Share this article on:
In late November, the Department of Justice indicted two Iranians over the use of SamSam ransomware, but there is unlikely to be any let up in attacks.
Due to the high risk of continued SamSam ransomware attacks in the United States, the Department of Homeland Security (DHS) and the FBI have issued a fresh alert to critical infrastructure organizations about SamSam ransomware.
To date, there have been more than 200 SamSam ransomware attacks, most of which have been on organizations and businesses in the United States. The threat actors behind SamSam ransomware have received approximately $6 million in ransom payments and the attacks have resulted in more than $30 million in financial losses from computer system downtime.
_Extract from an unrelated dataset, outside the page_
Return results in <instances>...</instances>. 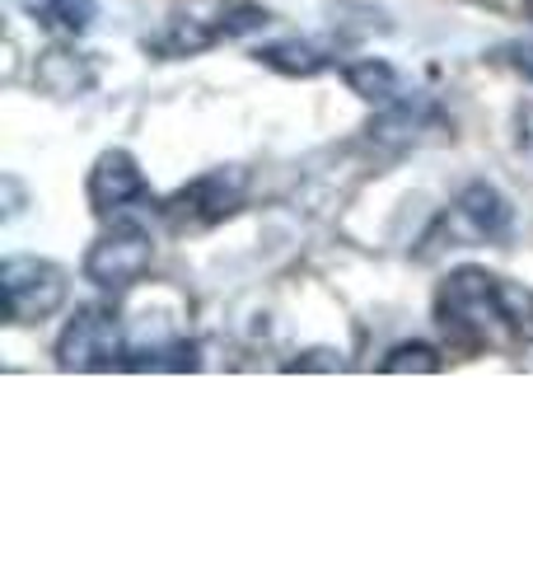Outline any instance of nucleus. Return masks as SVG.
<instances>
[{"label": "nucleus", "instance_id": "nucleus-4", "mask_svg": "<svg viewBox=\"0 0 533 562\" xmlns=\"http://www.w3.org/2000/svg\"><path fill=\"white\" fill-rule=\"evenodd\" d=\"M150 262H155L150 235L140 231V225H132V221H113L109 231L84 249L80 272H84L89 286H99L103 295H122L150 272Z\"/></svg>", "mask_w": 533, "mask_h": 562}, {"label": "nucleus", "instance_id": "nucleus-5", "mask_svg": "<svg viewBox=\"0 0 533 562\" xmlns=\"http://www.w3.org/2000/svg\"><path fill=\"white\" fill-rule=\"evenodd\" d=\"M243 192H248V173L239 165H225L192 179L188 188H178L159 211H165L173 231H206V225H220L225 216H235L243 206Z\"/></svg>", "mask_w": 533, "mask_h": 562}, {"label": "nucleus", "instance_id": "nucleus-10", "mask_svg": "<svg viewBox=\"0 0 533 562\" xmlns=\"http://www.w3.org/2000/svg\"><path fill=\"white\" fill-rule=\"evenodd\" d=\"M216 43H220L216 24H202V20H192V14H173L165 33L146 38V52H155L159 61H178V57H197V52L216 47Z\"/></svg>", "mask_w": 533, "mask_h": 562}, {"label": "nucleus", "instance_id": "nucleus-8", "mask_svg": "<svg viewBox=\"0 0 533 562\" xmlns=\"http://www.w3.org/2000/svg\"><path fill=\"white\" fill-rule=\"evenodd\" d=\"M33 76H38V85L47 94H57V99H80L94 90V80H99V70L94 61L84 57V52H70V47H47L38 66H33Z\"/></svg>", "mask_w": 533, "mask_h": 562}, {"label": "nucleus", "instance_id": "nucleus-11", "mask_svg": "<svg viewBox=\"0 0 533 562\" xmlns=\"http://www.w3.org/2000/svg\"><path fill=\"white\" fill-rule=\"evenodd\" d=\"M258 66L276 70V76H291V80H314L318 70H328L332 57L318 43H305V38H286V43H266L253 52Z\"/></svg>", "mask_w": 533, "mask_h": 562}, {"label": "nucleus", "instance_id": "nucleus-18", "mask_svg": "<svg viewBox=\"0 0 533 562\" xmlns=\"http://www.w3.org/2000/svg\"><path fill=\"white\" fill-rule=\"evenodd\" d=\"M506 66L514 70V76H524V80L533 85V38L510 43V47H506Z\"/></svg>", "mask_w": 533, "mask_h": 562}, {"label": "nucleus", "instance_id": "nucleus-1", "mask_svg": "<svg viewBox=\"0 0 533 562\" xmlns=\"http://www.w3.org/2000/svg\"><path fill=\"white\" fill-rule=\"evenodd\" d=\"M435 324L468 351H514L533 342V291L487 268H454L435 291Z\"/></svg>", "mask_w": 533, "mask_h": 562}, {"label": "nucleus", "instance_id": "nucleus-17", "mask_svg": "<svg viewBox=\"0 0 533 562\" xmlns=\"http://www.w3.org/2000/svg\"><path fill=\"white\" fill-rule=\"evenodd\" d=\"M286 371H347V361H342V351H332V347H314V351H299Z\"/></svg>", "mask_w": 533, "mask_h": 562}, {"label": "nucleus", "instance_id": "nucleus-19", "mask_svg": "<svg viewBox=\"0 0 533 562\" xmlns=\"http://www.w3.org/2000/svg\"><path fill=\"white\" fill-rule=\"evenodd\" d=\"M514 136H520V150L533 155V99L514 109Z\"/></svg>", "mask_w": 533, "mask_h": 562}, {"label": "nucleus", "instance_id": "nucleus-3", "mask_svg": "<svg viewBox=\"0 0 533 562\" xmlns=\"http://www.w3.org/2000/svg\"><path fill=\"white\" fill-rule=\"evenodd\" d=\"M57 366L76 375H99L113 371V366H127V342H122L117 314L109 305H80L57 338Z\"/></svg>", "mask_w": 533, "mask_h": 562}, {"label": "nucleus", "instance_id": "nucleus-14", "mask_svg": "<svg viewBox=\"0 0 533 562\" xmlns=\"http://www.w3.org/2000/svg\"><path fill=\"white\" fill-rule=\"evenodd\" d=\"M440 351L431 342H398V347H388V357L379 361V371L384 375H435L440 371Z\"/></svg>", "mask_w": 533, "mask_h": 562}, {"label": "nucleus", "instance_id": "nucleus-20", "mask_svg": "<svg viewBox=\"0 0 533 562\" xmlns=\"http://www.w3.org/2000/svg\"><path fill=\"white\" fill-rule=\"evenodd\" d=\"M529 10H533V0H529Z\"/></svg>", "mask_w": 533, "mask_h": 562}, {"label": "nucleus", "instance_id": "nucleus-15", "mask_svg": "<svg viewBox=\"0 0 533 562\" xmlns=\"http://www.w3.org/2000/svg\"><path fill=\"white\" fill-rule=\"evenodd\" d=\"M38 10H43V24L70 33V38H80V33L94 24V14H99L94 0H38Z\"/></svg>", "mask_w": 533, "mask_h": 562}, {"label": "nucleus", "instance_id": "nucleus-13", "mask_svg": "<svg viewBox=\"0 0 533 562\" xmlns=\"http://www.w3.org/2000/svg\"><path fill=\"white\" fill-rule=\"evenodd\" d=\"M127 371H197V347L178 333H165L155 342L127 347Z\"/></svg>", "mask_w": 533, "mask_h": 562}, {"label": "nucleus", "instance_id": "nucleus-2", "mask_svg": "<svg viewBox=\"0 0 533 562\" xmlns=\"http://www.w3.org/2000/svg\"><path fill=\"white\" fill-rule=\"evenodd\" d=\"M0 291H5L10 324H43L66 305L70 277H66L61 262H52V258L10 254L0 262Z\"/></svg>", "mask_w": 533, "mask_h": 562}, {"label": "nucleus", "instance_id": "nucleus-6", "mask_svg": "<svg viewBox=\"0 0 533 562\" xmlns=\"http://www.w3.org/2000/svg\"><path fill=\"white\" fill-rule=\"evenodd\" d=\"M84 192H89V206H94V216H103V221H122L127 211L155 202L146 173H140V165H136V155L122 150V146L99 155L94 169H89Z\"/></svg>", "mask_w": 533, "mask_h": 562}, {"label": "nucleus", "instance_id": "nucleus-16", "mask_svg": "<svg viewBox=\"0 0 533 562\" xmlns=\"http://www.w3.org/2000/svg\"><path fill=\"white\" fill-rule=\"evenodd\" d=\"M266 24H272V14H266L262 5H229V10L216 14L220 43H229V38H248V33H262Z\"/></svg>", "mask_w": 533, "mask_h": 562}, {"label": "nucleus", "instance_id": "nucleus-7", "mask_svg": "<svg viewBox=\"0 0 533 562\" xmlns=\"http://www.w3.org/2000/svg\"><path fill=\"white\" fill-rule=\"evenodd\" d=\"M454 225H458V235L473 244H501L514 231V206L496 183L473 179L454 198Z\"/></svg>", "mask_w": 533, "mask_h": 562}, {"label": "nucleus", "instance_id": "nucleus-12", "mask_svg": "<svg viewBox=\"0 0 533 562\" xmlns=\"http://www.w3.org/2000/svg\"><path fill=\"white\" fill-rule=\"evenodd\" d=\"M342 80H347V90L355 99H365V103H394L402 94V80H398V70L388 66L384 57H361V61H347L342 66Z\"/></svg>", "mask_w": 533, "mask_h": 562}, {"label": "nucleus", "instance_id": "nucleus-9", "mask_svg": "<svg viewBox=\"0 0 533 562\" xmlns=\"http://www.w3.org/2000/svg\"><path fill=\"white\" fill-rule=\"evenodd\" d=\"M440 122V113L431 109L426 99H394V103H384V113L370 122V140L375 146H412V140L421 132H431Z\"/></svg>", "mask_w": 533, "mask_h": 562}]
</instances>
The main methods of attack have been the use of the JexBoss Exploit Kit on vulnerable systems, and more recently, the use of Remote Desktop Protocol (RDP) to gain persistent access to systems. Access through RDP is achieved through the purchase of stolen credentials or brute force attacks.
Once access is gained, privileges are escalated to gain administrator rights. The threat actors then explore the network and deploy and execute the ransomware on as many devices as possible to maximize the disruption caused. A ransom demand is then placed on the desktop. Ransoms of between $5,000 and $50,000 are usually demanded, depending on the extent of encryption.
The FBI has analyzed the systems of many SamSam ransomware victims and has determined in many cases there has been previous unauthorized network activity unrelated to the SamSam ransomware attacks. This suggests the SamSam ransomware threat actors have purchased stolen credentials that have previously been used by other threat actors.
“Detecting RDP intrusions can be challenging because the malware enters through an approved access point,” explained DHS/FBI in the report, but there are steps that can be taken to make systems more secure.
Summary of DHS/FBI Advice to Improve Network Security
- Audit the network for systems that use Remote Desktop Protocol for communications and disable RDP, if possible
- Close open RDP ports on cloud-based virtual machine instances with public IPs, especially port 3389, unless there is a valid reason for keeping ports open
- Adhere to cloud providers’ best practices for remote access to cloud-based VMs
- Locate all systems with open RDP ports behind firewalls and ensure VPNs are used to access those systems remotely
- Ensure third parties that require RDP access adhere to internal remote access policies
- Enforce the use of strong passwords
- Use multi-factor authentication, where possible
- Ensure software is kept up to date and patches are applied promptly
- Ensure all data are backed up regularly
- Implement logging mechanisms that captured RDP logins and retain logs for 90 days. Review logs regularly for attempted intrusions
- Where possible, disable RDP on critical devices and minimize network exposure for all control system devices
- Regulate and limit external-to-internal RDP connections
- Restrict user permissions, especially related to the use of unauthorized/unwanted software applications
- Use spam filtering technology to scan all email attachments and make sure the attachment extensions match file headers
- Disable file and printer sharing services where possible. If those services are required, use strong Active Directory authentication.
Technical details of four SamSam (MSIL/Samas.A) ransomware variants have been released (Alert: AA18-337A) to help network defenders protect against attacks.